RE: Water in Diesel - can anybody do it30 Nov 2025 14:03
Yes, WIO and OIW are surprisingly different.
Surface chemists typically to refer to these elements as phases (water phase, oil phase). The 'outermost' phase is the continuous phase, the inner phase called 'dispersed'.
The continuous phase tends to have by far the greatest influence on the viscosity. Hence, if you can have water as your continuous phase, you can control the viscosity very precisely by varying the amount of water (and water's viscosity is low compared to heavy oil).
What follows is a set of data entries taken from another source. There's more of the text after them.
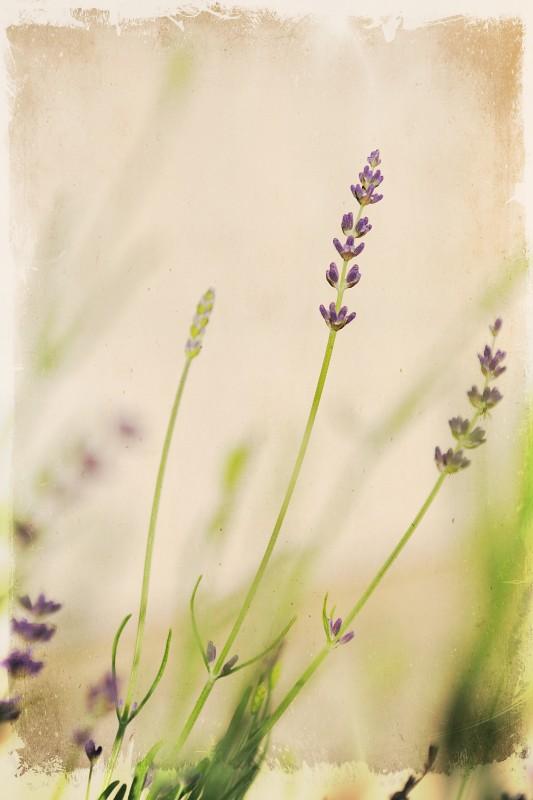 101010 Lavender 01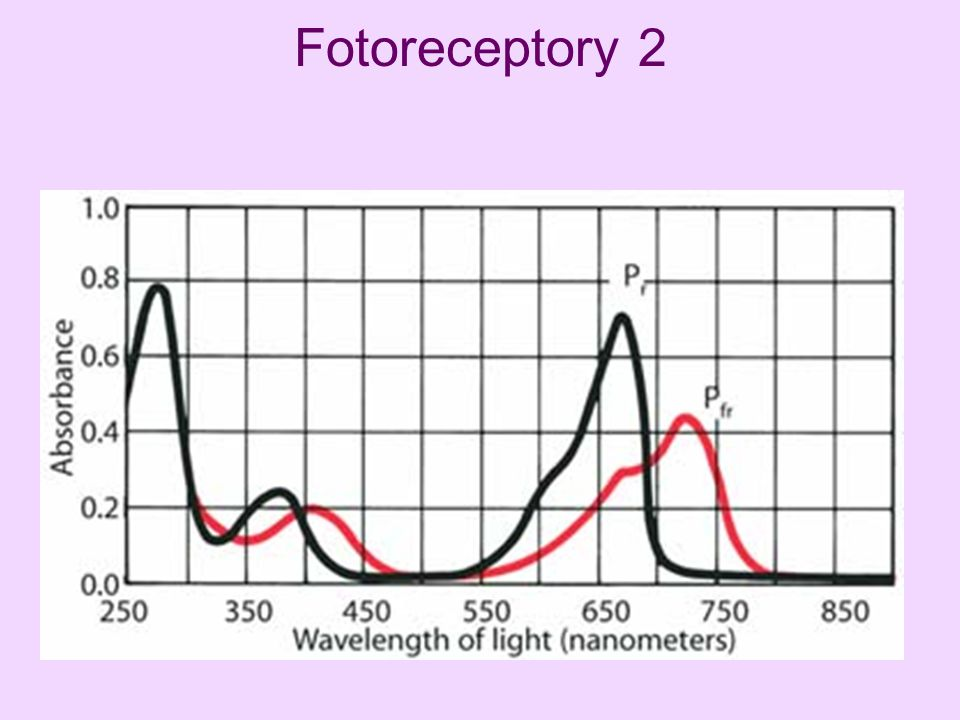 Fotoreceptory 2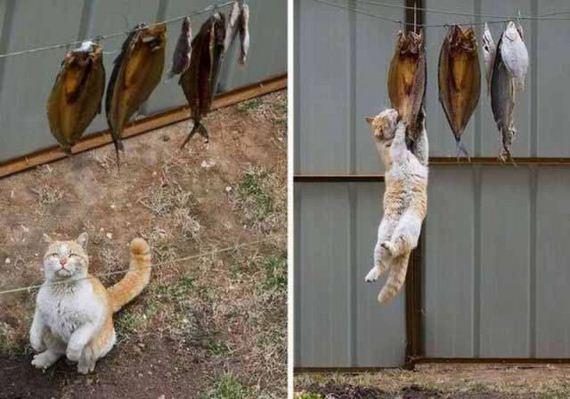 fotos-cuquis-gatos-03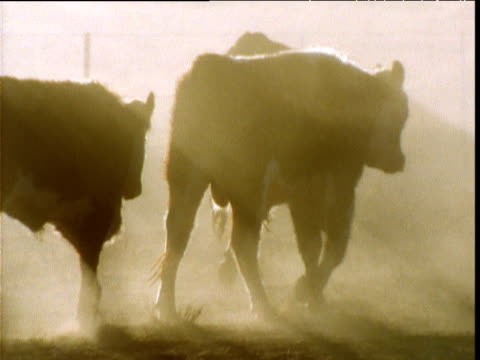 stockvideo's en b-roll-footage met cattle walk past on dusty ranch in outback, alice springs, australia - ranch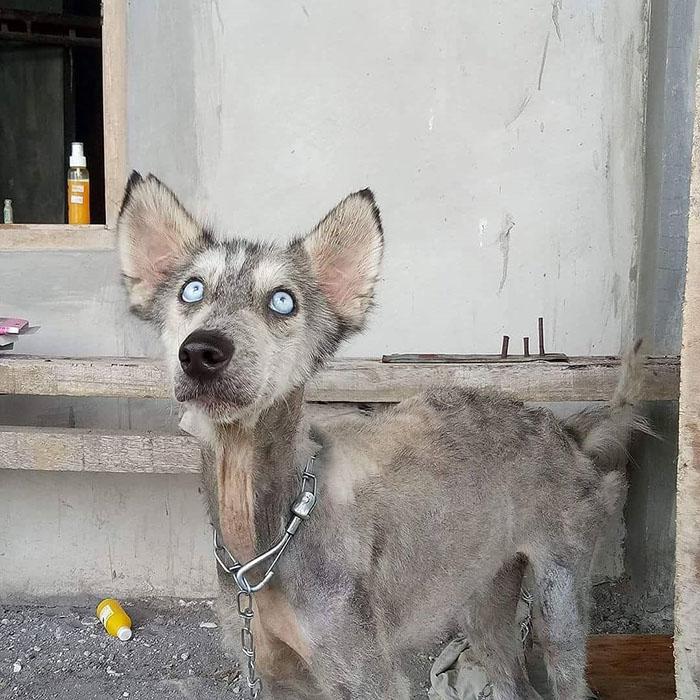 С момента, когда Рико нашел Хоуп и до полного выздоровления собаки, прошел почти год.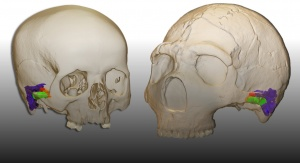Trójwymiarowy model rekronstrukcji ucha człowieka współczesnego (lewy) i neandertalczyka (prawy). Image Credit: Mercedes Conde-Valverde.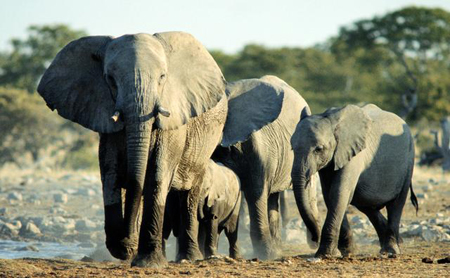 african elephants bbc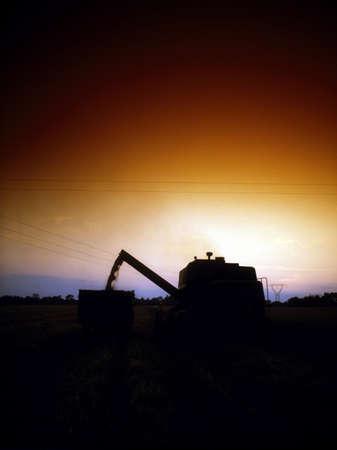 combine harvester: Cosechadora, co de Meath, Irlanda
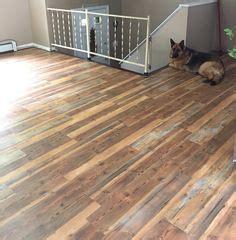 Great Waterproof Flooring Lowes To Choose
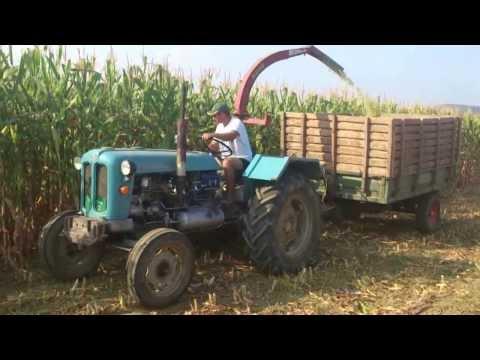 Siliranje Kukuruza Pored Reke Pepeljuse(Smrduse) 2013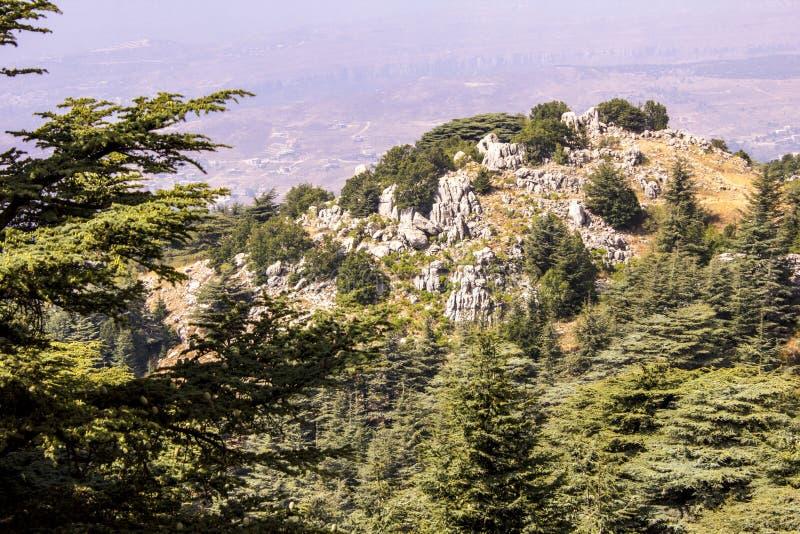 Лес кедра в Ливане Горы Ливана покрыты с толстыми лесами кедра Кедр символ Ливана стоковое изображение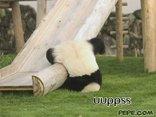 uuppss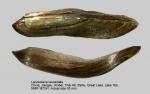 Lanceolaria lanceolata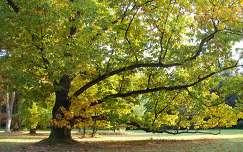 Szarvas - Arborétum - Őszi kocsányos tölgy - fotó: Kőszály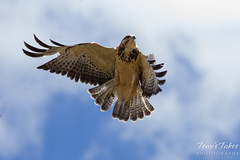 Juvenile Swainson's Hawk launch sequence (2 of 3)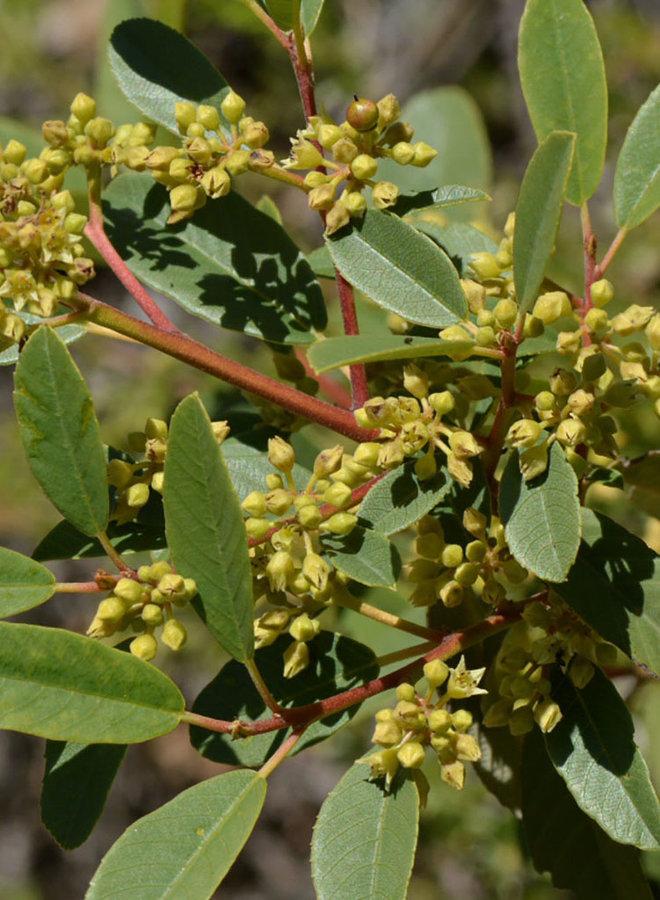 Frangula californica - California Coffeeberry (Plant)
That's what we have with Quadrise MSAR/bioMSAR/MSAR Zero — it's an OIW, with water being the continuous phase and oil being the dispersed phase.
As you reduce the amount of water in the continuous phase, you get more interactions with and between the phases, allowing more influence of the dispersed phase. For example, particle-particle interactions, surface interactions, forces, etc... And the viscosity goes up (e.g. van der Waals forces, hydrodynamic effects, surface chemistry magic, etc).
It is surely a gross oversimplification, but I like to think of viscosity as a kind of inter-molecular friction, and as molecules interact more with each other, that increases the viscosity as if there's more friction, because the molecules don't want to be pulled apart. Almost like rubbing increasingly coarse sandpaper.